Comment by RadiozRadioz
6 months ago
Then don't hit the SQL DB directly, cache the tokens in memory. Be it Redis or just in your app. Invalidate the cache on token expiry (Redis has TTL built in).
UserID -> token is a tiny amount of data.
6 months ago
Then don't hit the SQL DB directly, cache the tokens in memory. Be it Redis or just in your app. Invalidate the cache on token expiry (Redis has TTL built in).
UserID -> token is a tiny amount of data.
And now I need to invalidate the cache if the key is invalidated. Also this cache cannot be updated/invalidated atomically, like I can if I'm just storing a refresh key in the SQL db. Caching in Redis is more complex and more prone to error than access/refresh token systems.
Dude, you can't have it both ways, pick one. You didn't want load on the DB, so you need to cache things somehow. Dealing with cache invalidation is a natural consequence.
Ok then, keep the DB, provision a distributed array of read replicas, make them use synchronous replication to maintain your atomicity, force them all of them to keep the session table in memory. Now your cache is managed by the DB and meets all your requirements.

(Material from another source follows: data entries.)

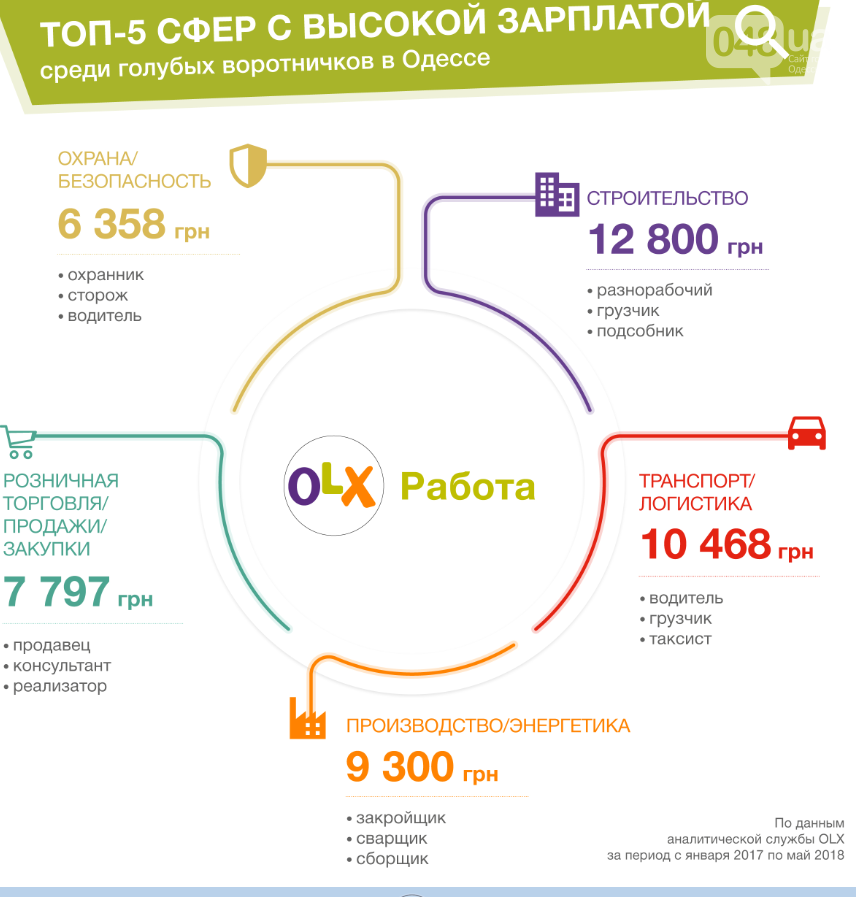 В Одессе назвали ТОП самых высоких зарплат в рабочих специальностях, - ФОТО, фото-1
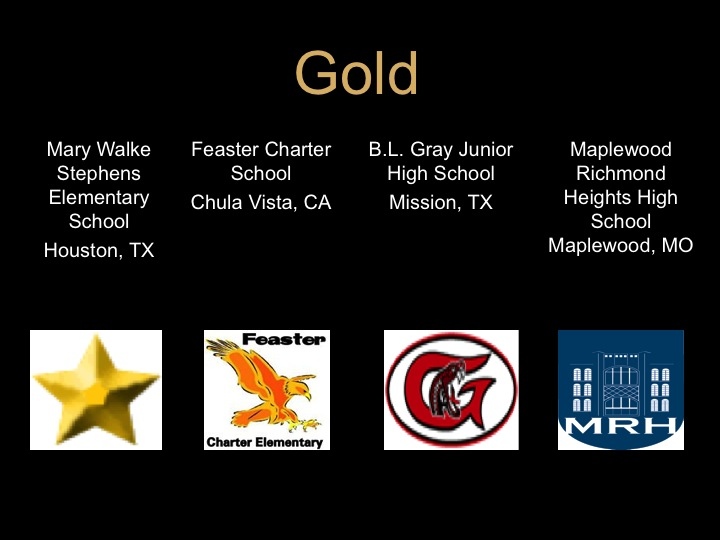 2015 Gold Winners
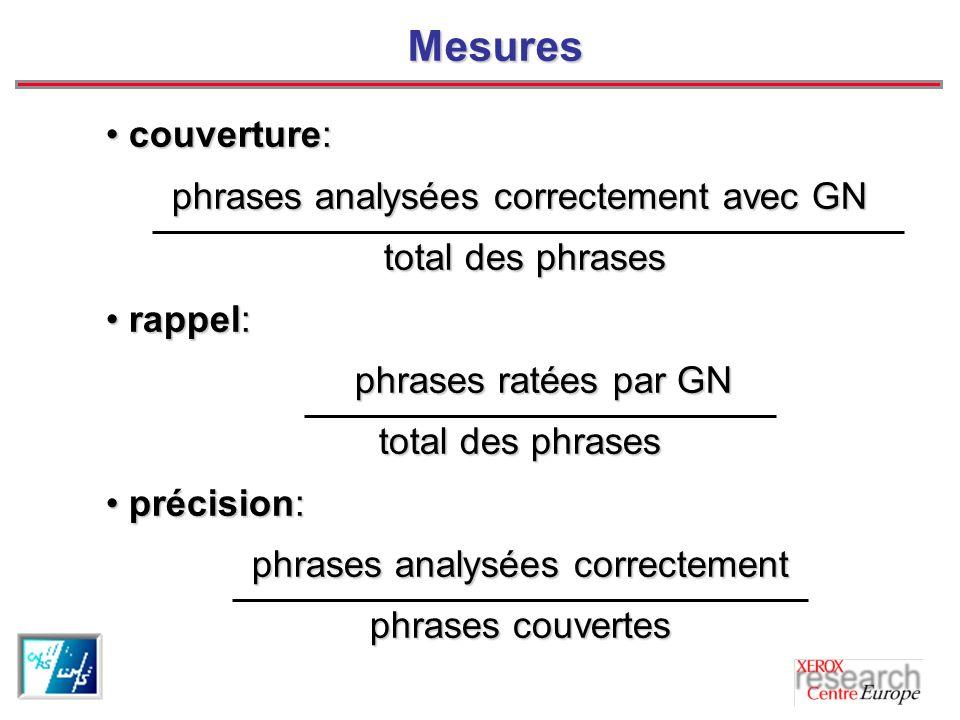 Mesures couverture: phrases analysées correctement avec GN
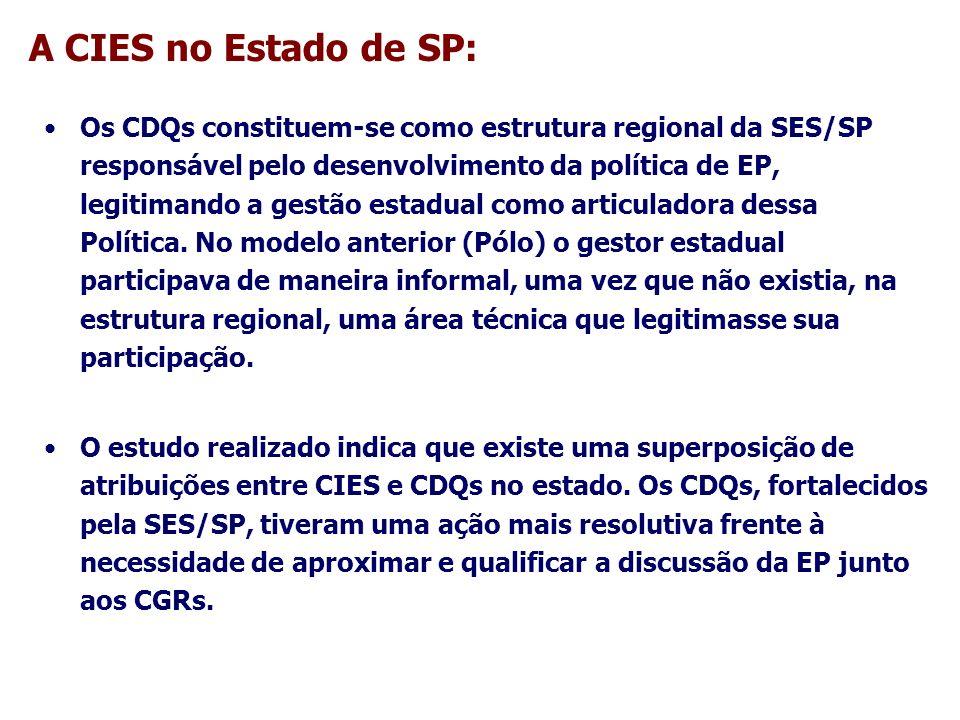 A CIES no Estado de SP: Os CDQs constituem-se como estrutura regional da SES/SP responsável pelo desenvolvimento da política de EP, legitimando a gest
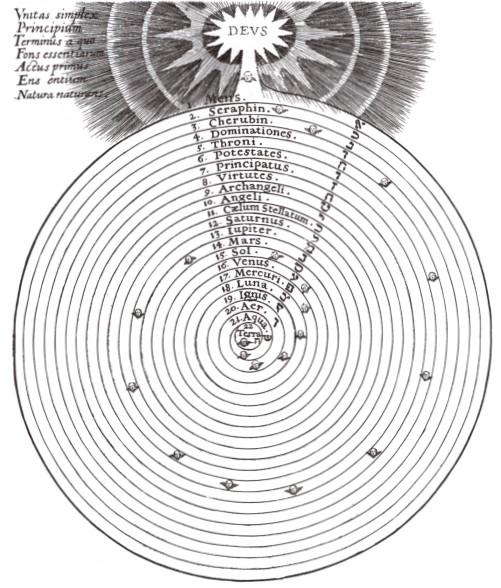 tarot and alchemy - Page 2 - Tarot History Forum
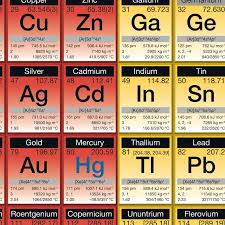 periodic table large size periodic table poster large periodic table shop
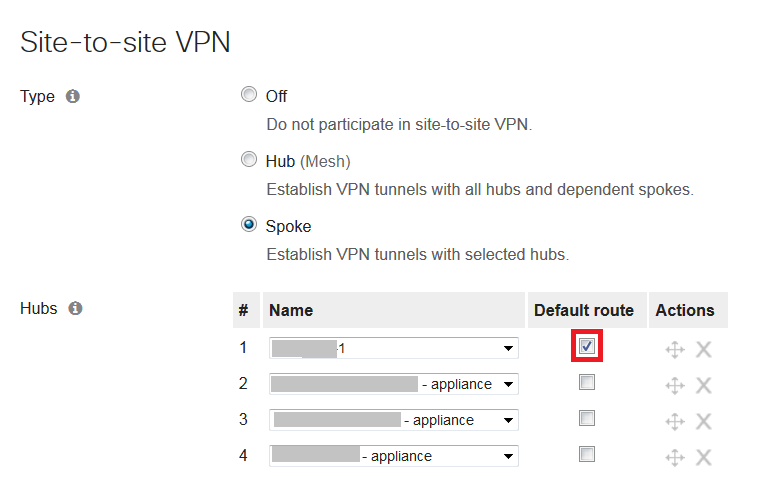 Meraki_Default_VPN_Route.png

I can have it both ways, that is the entire point of the refresh/access token system. The access tokens are used for 99% of requests (every request except "refresh" requests) and I am not persisting them anywhere – there is no cache/db read. It is a quick, CPU-bound check to decrypt the token, no i/o required.
Your newly proposed solution sounds much more complicated than the above.